Textauszug:
/---

Vorsicht Lücke!

 Im Mai hat Frankreich seine Zukunft Emmanuel Macron anvertraut. Die Geschicke des Landes liegen damit in der Hand eines früheren Investmentbankers im Alter von 39 Jahren, von dem man Reformen erwartet, die Defizite ausgleichen und dem Land zu höherer Wirtschaftskraft verhelfen. Diesen Monat stehen nun die französischen Parlamentswahlen an und alle Augen sind auf Macron gerichtet. Sein Handeln hat Konsequenzen für ganz Europa, denn Frankreich gehört zu den größten Volkswirtschaften des Kontinents.

Doch vermutlich ist die Erwartungshaltung nirgends höher als im eigenen Land, denn die Franzosen glauben, dass Macron – der sowohl als Verwaltungsexperte als auch als Führungskraft Erfahrung hat - vor allem die Bedürfnisse seiner eigenen Landsleute kennt.

Diese Bedürfnisse reichen von mehr Jobs und höheren Einkommen bis hin zu einer Verbesserung des Bildungsangebots, Steuersenkungen und höheren Unternehmensinvestitionen. Ludovic Subran, Franzose und Global Head of Macroeconomic Research bei der Allianz, macht den Realitätscheck ...

\---

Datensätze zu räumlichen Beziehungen

/---

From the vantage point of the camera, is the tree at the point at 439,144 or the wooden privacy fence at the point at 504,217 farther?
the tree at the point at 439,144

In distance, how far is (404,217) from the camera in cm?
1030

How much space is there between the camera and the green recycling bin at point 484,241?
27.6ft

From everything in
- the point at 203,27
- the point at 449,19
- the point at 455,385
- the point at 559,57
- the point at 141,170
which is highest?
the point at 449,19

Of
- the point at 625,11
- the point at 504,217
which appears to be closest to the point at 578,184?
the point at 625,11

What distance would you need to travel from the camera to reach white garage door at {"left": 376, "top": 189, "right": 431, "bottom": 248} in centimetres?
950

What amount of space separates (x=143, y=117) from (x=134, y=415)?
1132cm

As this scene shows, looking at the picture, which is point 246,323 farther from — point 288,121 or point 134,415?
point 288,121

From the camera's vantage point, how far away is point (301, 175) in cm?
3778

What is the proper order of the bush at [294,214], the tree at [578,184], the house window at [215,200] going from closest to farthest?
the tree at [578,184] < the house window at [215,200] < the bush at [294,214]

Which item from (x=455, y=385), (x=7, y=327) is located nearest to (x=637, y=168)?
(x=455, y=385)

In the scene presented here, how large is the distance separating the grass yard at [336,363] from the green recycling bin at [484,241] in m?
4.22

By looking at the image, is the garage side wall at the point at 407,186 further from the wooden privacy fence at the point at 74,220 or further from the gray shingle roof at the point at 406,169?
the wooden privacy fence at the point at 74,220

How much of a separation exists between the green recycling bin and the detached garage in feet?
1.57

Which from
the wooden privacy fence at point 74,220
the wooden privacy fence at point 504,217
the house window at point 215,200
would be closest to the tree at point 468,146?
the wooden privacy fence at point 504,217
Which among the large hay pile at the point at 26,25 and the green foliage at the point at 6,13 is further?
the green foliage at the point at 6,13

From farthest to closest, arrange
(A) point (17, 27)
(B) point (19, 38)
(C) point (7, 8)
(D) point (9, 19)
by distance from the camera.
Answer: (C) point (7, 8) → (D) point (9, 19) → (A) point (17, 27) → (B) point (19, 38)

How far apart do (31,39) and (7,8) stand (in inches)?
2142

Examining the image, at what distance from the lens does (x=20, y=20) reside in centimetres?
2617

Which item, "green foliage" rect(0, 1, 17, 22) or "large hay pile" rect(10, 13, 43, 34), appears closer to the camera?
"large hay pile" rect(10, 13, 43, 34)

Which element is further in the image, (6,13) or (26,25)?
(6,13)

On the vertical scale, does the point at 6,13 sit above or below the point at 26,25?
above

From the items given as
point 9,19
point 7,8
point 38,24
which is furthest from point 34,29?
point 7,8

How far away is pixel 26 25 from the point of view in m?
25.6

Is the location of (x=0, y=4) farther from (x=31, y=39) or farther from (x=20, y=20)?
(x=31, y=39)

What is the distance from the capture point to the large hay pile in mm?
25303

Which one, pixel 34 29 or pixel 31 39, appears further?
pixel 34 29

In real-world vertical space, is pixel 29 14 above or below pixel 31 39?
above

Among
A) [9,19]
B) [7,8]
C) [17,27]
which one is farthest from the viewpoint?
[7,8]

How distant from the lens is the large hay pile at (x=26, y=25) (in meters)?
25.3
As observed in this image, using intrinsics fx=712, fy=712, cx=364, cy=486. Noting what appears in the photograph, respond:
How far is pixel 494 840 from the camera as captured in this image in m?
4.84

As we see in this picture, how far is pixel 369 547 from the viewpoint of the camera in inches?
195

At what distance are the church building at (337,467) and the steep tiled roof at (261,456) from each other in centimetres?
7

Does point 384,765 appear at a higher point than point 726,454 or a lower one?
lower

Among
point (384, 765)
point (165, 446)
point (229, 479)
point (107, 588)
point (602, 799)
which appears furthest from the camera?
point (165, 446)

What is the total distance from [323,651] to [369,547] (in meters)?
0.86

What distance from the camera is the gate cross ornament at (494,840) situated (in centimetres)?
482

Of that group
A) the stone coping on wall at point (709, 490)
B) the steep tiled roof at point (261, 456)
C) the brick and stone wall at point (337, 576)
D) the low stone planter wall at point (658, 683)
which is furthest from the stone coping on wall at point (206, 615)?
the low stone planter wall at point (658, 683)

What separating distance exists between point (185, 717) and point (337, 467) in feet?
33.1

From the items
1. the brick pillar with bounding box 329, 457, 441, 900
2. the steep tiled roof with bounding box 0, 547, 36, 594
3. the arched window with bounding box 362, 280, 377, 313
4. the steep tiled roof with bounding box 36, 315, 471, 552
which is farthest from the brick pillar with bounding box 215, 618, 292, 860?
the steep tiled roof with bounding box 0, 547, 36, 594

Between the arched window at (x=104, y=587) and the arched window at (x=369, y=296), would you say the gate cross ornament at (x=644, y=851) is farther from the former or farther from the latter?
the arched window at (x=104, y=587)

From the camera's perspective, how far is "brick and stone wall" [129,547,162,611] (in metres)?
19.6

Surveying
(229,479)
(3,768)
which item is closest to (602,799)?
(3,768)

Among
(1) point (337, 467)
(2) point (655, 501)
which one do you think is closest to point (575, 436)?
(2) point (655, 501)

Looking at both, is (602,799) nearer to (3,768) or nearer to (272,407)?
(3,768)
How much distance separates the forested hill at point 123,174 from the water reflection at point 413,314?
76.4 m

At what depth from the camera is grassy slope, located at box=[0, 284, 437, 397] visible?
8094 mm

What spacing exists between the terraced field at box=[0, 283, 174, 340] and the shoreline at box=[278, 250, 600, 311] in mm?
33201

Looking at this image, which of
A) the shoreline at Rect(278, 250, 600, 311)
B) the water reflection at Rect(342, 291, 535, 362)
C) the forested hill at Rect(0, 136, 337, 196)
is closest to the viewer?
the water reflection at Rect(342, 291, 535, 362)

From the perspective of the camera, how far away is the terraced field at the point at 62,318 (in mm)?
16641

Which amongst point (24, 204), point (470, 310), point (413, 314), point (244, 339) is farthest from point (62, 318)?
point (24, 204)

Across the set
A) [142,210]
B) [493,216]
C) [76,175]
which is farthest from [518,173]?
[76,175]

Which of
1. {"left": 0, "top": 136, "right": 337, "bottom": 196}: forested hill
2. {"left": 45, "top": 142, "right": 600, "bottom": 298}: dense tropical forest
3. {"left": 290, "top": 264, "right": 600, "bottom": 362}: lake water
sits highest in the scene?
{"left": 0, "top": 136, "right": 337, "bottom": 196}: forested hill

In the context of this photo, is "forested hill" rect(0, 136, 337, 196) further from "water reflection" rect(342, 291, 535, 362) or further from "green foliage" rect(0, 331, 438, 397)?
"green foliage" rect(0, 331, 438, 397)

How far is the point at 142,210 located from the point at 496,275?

\---

Aufgaben:
[a] Wie alt ist Emmanuel Macron laut dem Textauszug über Frankreich?
[b] Nenne jede der Zeilen, in der das Wort „fence“ vorkommt. Groß- und Kleinschreibung zählt.

Lösungen:
[a] 39 Jahre

[b]
From the vantage point of the camera, is the tree at the point at 439,144 or the wooden privacy fence at the point at 504,217 farther?
By looking at the image, is the garage side wall at the point at 407,186 further from the wooden privacy fence at the point at 74,220 or further from the gray shingle roof at the point at 406,169?
the wooden privacy fence at the point at 74,220
the wooden privacy fence at point 74,220
the wooden privacy fence at point 504,217
the wooden privacy fence at point 504,217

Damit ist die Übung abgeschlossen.